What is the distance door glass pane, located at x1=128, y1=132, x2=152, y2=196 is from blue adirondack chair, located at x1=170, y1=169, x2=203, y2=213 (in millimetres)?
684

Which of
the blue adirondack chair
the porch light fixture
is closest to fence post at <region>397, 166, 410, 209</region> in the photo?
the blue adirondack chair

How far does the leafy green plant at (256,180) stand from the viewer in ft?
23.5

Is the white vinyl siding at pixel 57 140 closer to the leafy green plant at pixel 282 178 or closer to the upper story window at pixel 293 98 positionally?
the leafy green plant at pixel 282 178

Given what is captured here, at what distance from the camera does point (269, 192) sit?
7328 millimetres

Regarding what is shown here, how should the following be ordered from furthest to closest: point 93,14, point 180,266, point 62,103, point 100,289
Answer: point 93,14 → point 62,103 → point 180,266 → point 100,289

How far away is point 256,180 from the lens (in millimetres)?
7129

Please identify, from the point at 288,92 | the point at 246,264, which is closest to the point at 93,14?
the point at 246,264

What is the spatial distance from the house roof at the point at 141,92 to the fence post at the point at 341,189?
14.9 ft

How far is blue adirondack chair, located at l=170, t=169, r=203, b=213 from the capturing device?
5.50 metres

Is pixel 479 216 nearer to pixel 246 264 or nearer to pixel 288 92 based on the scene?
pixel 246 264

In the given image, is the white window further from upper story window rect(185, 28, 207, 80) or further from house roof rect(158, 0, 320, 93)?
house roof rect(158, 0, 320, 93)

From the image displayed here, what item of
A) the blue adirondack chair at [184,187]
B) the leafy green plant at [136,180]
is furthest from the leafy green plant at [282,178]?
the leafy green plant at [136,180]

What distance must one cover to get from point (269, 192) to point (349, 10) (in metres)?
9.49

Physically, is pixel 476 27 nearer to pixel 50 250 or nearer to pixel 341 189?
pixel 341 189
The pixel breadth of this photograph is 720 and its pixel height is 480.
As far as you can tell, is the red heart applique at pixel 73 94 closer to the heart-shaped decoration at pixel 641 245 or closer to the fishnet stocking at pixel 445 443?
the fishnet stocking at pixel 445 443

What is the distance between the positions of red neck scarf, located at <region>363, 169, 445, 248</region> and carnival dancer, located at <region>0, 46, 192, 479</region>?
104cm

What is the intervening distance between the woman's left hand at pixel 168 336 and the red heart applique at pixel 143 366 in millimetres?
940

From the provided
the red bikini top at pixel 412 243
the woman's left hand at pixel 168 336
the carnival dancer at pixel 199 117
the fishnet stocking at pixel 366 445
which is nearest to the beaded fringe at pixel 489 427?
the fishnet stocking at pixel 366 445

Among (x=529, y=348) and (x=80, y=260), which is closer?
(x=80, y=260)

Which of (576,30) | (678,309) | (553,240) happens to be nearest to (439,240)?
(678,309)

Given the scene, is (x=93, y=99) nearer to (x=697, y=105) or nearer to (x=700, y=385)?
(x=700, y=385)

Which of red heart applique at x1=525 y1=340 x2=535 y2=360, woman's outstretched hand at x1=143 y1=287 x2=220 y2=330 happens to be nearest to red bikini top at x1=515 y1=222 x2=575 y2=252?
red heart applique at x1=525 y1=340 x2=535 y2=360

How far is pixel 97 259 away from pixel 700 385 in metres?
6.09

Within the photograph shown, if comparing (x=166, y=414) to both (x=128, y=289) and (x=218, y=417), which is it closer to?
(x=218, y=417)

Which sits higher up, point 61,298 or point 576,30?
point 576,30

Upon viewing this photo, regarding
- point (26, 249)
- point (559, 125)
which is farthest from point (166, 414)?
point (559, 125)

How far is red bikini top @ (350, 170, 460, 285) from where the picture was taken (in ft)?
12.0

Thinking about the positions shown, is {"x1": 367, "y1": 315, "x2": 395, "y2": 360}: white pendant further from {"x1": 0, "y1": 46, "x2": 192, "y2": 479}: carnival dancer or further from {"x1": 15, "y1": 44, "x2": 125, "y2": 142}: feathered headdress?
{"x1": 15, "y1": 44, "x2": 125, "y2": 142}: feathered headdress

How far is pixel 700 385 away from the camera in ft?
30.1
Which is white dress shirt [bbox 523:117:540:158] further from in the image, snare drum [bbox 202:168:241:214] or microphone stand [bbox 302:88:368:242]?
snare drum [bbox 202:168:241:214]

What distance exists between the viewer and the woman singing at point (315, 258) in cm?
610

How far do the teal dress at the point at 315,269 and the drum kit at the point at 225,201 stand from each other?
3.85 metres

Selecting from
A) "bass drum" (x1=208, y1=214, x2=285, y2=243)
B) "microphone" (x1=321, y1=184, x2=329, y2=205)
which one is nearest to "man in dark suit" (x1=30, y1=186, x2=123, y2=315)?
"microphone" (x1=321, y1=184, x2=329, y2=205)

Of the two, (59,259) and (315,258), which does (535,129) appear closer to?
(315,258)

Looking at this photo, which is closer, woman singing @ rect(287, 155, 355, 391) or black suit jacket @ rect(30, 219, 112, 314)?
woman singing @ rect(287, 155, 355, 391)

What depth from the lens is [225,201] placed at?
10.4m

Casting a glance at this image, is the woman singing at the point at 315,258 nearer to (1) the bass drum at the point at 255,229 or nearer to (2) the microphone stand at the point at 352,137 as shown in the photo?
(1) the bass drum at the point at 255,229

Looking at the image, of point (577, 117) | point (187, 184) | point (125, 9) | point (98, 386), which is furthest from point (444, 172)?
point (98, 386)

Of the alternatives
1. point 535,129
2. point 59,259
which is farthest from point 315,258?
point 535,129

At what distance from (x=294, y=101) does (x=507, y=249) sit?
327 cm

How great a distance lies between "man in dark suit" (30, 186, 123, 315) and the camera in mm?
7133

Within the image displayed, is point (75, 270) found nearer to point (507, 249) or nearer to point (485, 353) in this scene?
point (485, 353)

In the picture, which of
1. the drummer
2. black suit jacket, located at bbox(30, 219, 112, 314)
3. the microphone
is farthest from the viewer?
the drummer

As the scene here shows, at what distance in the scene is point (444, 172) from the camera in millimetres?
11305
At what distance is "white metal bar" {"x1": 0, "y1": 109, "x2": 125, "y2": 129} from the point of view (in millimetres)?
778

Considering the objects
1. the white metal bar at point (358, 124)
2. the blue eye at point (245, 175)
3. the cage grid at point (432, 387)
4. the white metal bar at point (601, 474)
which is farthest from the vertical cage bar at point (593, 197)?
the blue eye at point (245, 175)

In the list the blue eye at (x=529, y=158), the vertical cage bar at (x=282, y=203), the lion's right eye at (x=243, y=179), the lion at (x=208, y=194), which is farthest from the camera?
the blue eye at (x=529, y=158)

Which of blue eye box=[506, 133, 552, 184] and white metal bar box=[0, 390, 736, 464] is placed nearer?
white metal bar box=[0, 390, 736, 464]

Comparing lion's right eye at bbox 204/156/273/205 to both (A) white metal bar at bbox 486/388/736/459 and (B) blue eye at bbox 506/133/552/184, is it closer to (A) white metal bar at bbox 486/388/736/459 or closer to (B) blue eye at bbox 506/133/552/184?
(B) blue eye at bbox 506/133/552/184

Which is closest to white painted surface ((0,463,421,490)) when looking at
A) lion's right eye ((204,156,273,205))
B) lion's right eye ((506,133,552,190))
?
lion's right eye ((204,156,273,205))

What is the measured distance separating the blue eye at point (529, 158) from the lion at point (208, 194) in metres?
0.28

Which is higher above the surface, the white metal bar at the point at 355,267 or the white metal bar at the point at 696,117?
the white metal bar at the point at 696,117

Exercise details >> Gather each line in the entries above that contains the word "plant". Case matters.

Task answer >>
How far does the leafy green plant at (256,180) stand from the viewer in ft?
Is the white vinyl siding at pixel 57 140 closer to the leafy green plant at pixel 282 178 or closer to the upper story window at pixel 293 98 positionally?
the leafy green plant at pixel 282 178
B) the leafy green plant at [136,180]
is furthest from the leafy green plant at [282,178]?
the leafy green plant at [136,180]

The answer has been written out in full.